ギュンターは咄嗟横に首振ってその場を動かず避けると、今度は剣を突き刺した。

シュルツは懐に潜り込む剣を、上から叩き落とす!

カンッ!

一方、レナルアンは逃げ続け、シェイルは追い続けて、場内のうんと外れで追っかけっこを続けていた。

グーデン配下で二年のボス、ローズベルタが近くに来るレナルアンに、詰め寄ろうと近づくが、ローランデが一気に足音も立てず、正面に立ち塞ぐ。
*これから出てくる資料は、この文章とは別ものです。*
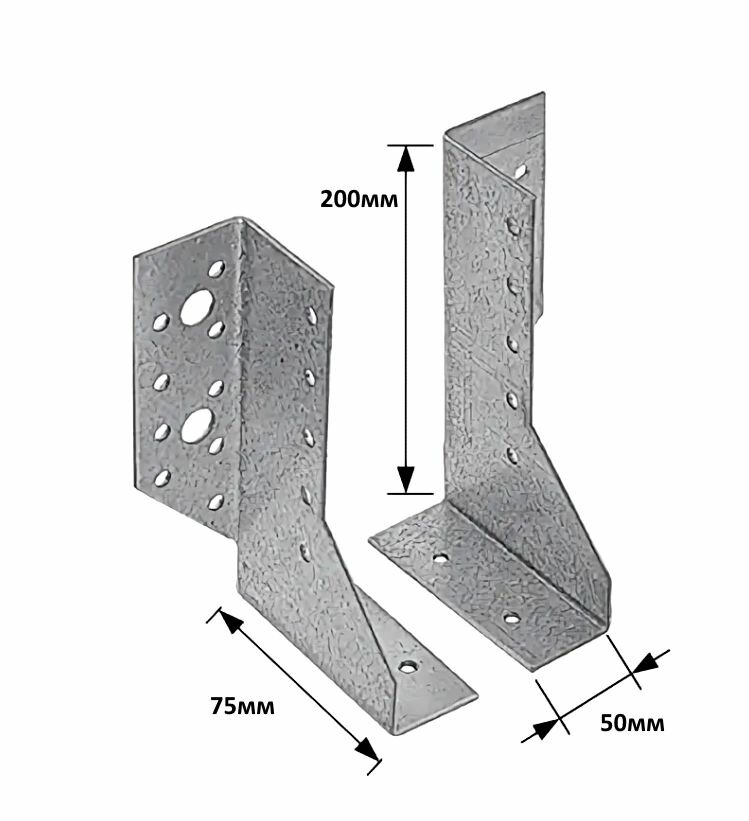 200мм

75мм

50мм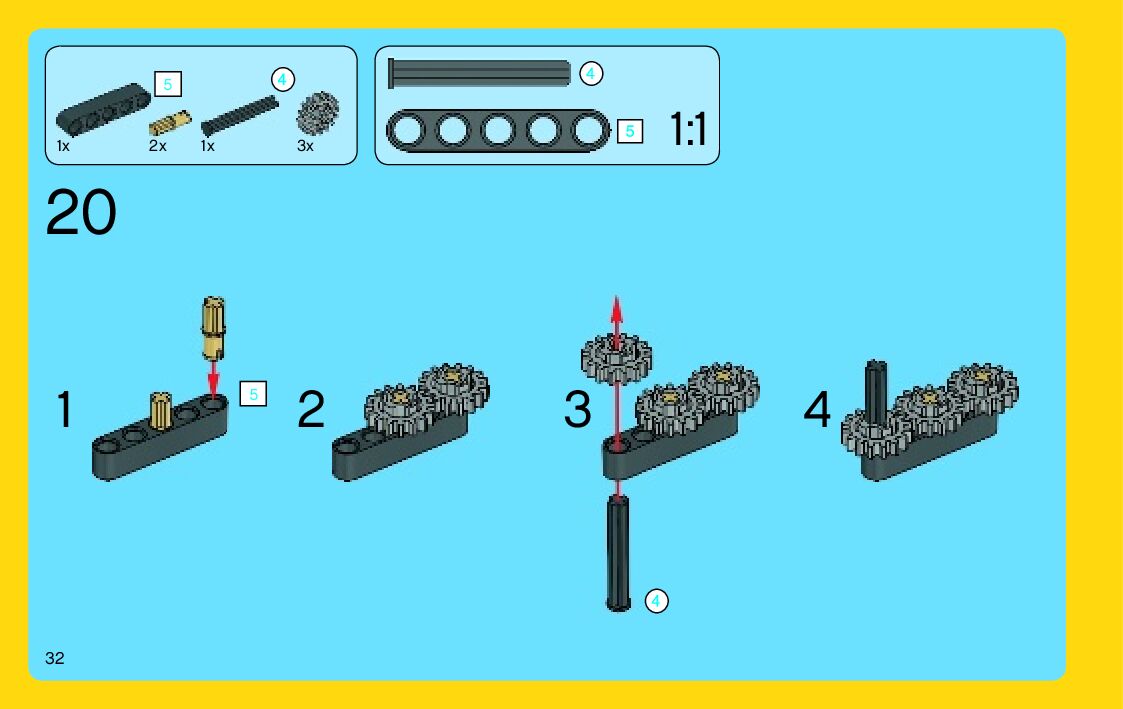 5
4
1x
2x
1x
3x

4
5
1:1

20

1
5
2
3
4
4

32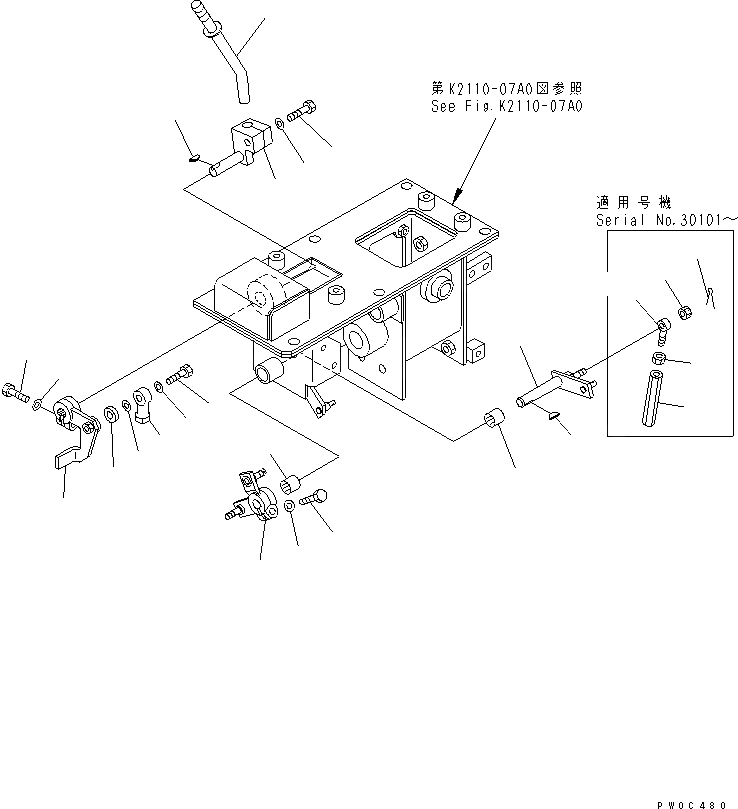 第K2110-07A0図参照
See Fig.K2110-07A0

適用号機
Serial No.30101～

PW0C480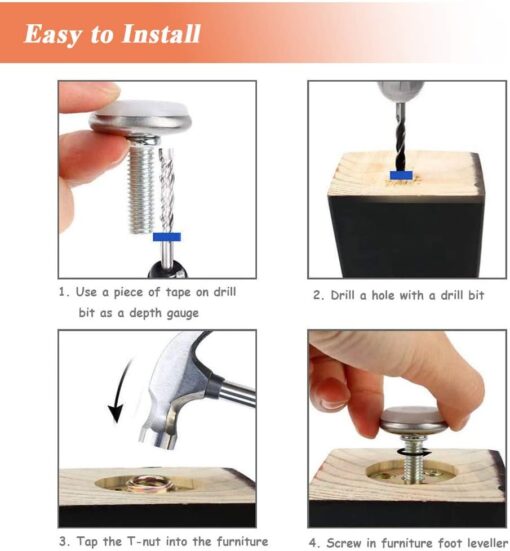 Easy to Install

1. Use a piece of tape on drill bit as a depth gauge

2. Drill a hole with a drill bit

3. Tap the T-nut into the furniture

4. Screw in furniture foot leveller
ローズベルタは、ちっ!と舌鳴らし、ローランデを睨んだ。
が、背後から剣が飛び
「!!!」
振り向く途中で斬られると分かり、飛んで床に伏せた。

どっっっ!!!

ローズベルタは床に腹ばいに転がり、顔を上げて振り向くと、ディングレーが剣を下げて立つ姿を見る。

「さっさと立て!
…それとも、蹴られたいか?」

腹の底に響く、低い怒声でディングレーに怒鳴られ、ローズベルタは上体だけ起こし、躊躇ためらってると。
ディングレーは横に来て、足後ろに引く。

蹴られる瞬間、ローズベルタは横に転がり、避けた。
今度は上から剣で突き刺されそうになり、更に転がる。

「どこまで転がる?!
壁の行き止まりまで、付き合ってやるぞ!!!
…それともとっとと、起き上がるか?!
なら立つまで、待ってやる」

ローズベルタはしぶしぶ、床に手を付いて起き上がる。
が、直ぐ。
顔を横に薙ぎ払う剣が飛ぶ。
轟音立てた、早く凄まじい剣に全身身震いし、ローズベルタは思いっきり、首を下に下げ、決死で避けた。

直ぐ、腿に剣が飛ぶ。
足を引くのが一瞬遅れ、剣が腿を掠る。

今度は腹を突き刺す剣。
体を横向けるが、やはり腹の衣服を剣で抉られ、腹にも鋭い痛みが走った。

練習用の切れ味の悪い剣で、この威力。
ローズベルタは決死でディングレーの、自分を殺す剣を避け続けた。

講師は、やっと本来の鍛錬に戻る場内を見回し、幾度も頷きながら、満足の笑みを浮かべた。